Bacar Mvoulana est un des symboles du Renouveau de la CRC, choisi pour devenir ministre de l’Éducation Nationale. Ancien professeur de mathématiques, les enseignants croyaient avoir gagné au change, or chaque jour les décisions du jeune ministre surprennent ses collègues, notamment quand il décide de punir des syndicalistes en les mutant hors de leur île et sans aucune indemnité pour se déplacer ou pour se loger. Il a accepté de répondre à nos questions.
Propos recueillis par MiB
Masiwa – Bacar Mvoulana, votre arrivée au ministère de l’Éducation nationale est marquée par une volonté de changement certes, mais ces changements vont se faire aux dépens des agents. Pourquoi tant de précipitation ?

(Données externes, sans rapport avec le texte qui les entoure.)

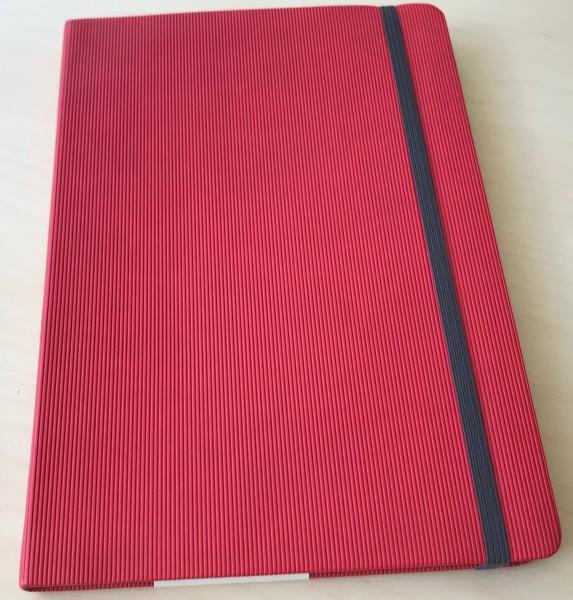 Notizbuch DIN A6 rot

Bacar Mvoulana – Mon objectif, dès ma prise de fonction, a été de répondre aux besoins urgents de notre système éducatif. Il ne s’agit pas de précipitation, mais d’une volonté d’agir face à des dysfonctionnements qui perdurent depuis trop longtemps. Les agents ne sont pas les victimes de ce changement ; ils sont des partenaires essentiels pour améliorer la qualité de l’éducation. Notre démarche est basée sur le dialogue et le respect des règles.

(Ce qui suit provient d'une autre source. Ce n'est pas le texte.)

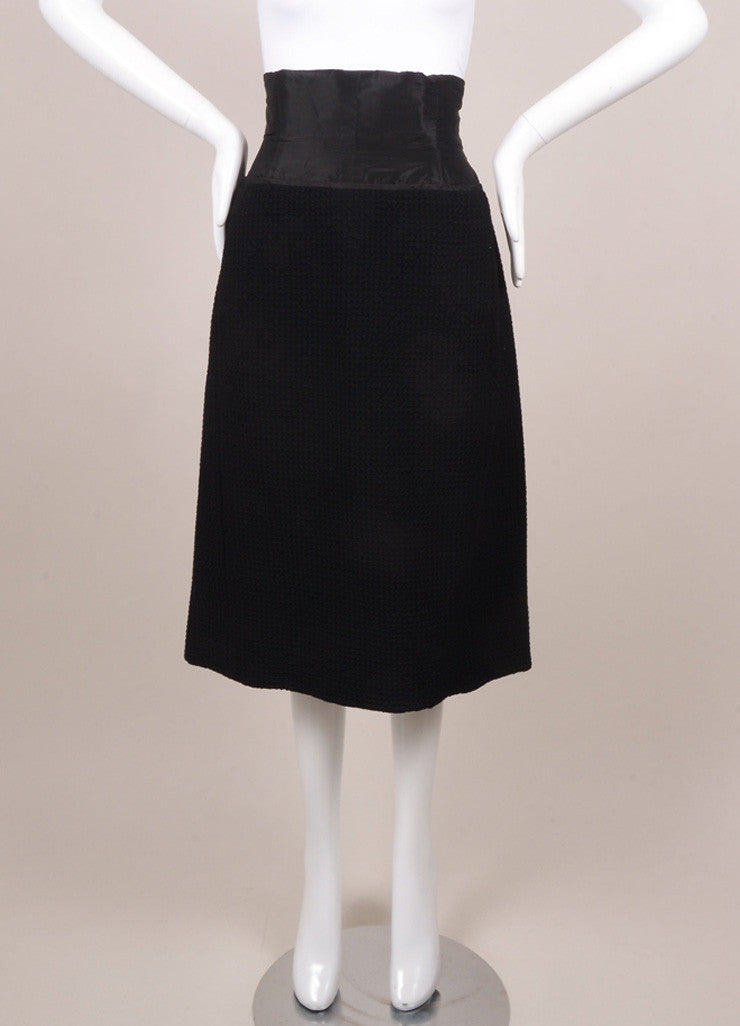 Christian Dior Black Textured High Waisted Pencil Skirt Frontview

Raison pour laquelle dès le premier jour de ma prise de fonction, j’ai convié les syndicats à des négociations et une grande partie des revendications sont satisfaites.
Masiwa – On s’attendait à la fermeture des écoles privées « poubelles » dont les inspecteurs signalent les dysfonctionnements depuis de nombreuses années. À la place, on apprend par une lettre du 20 novembre que le Secrétaire général du ministère, Saïd Soulé Saïd, menace de fermer le deuxième établissement privé de la capitale, l’école Mouigni Baraka, par manque de coopération. Comment expliquez-vous cela ?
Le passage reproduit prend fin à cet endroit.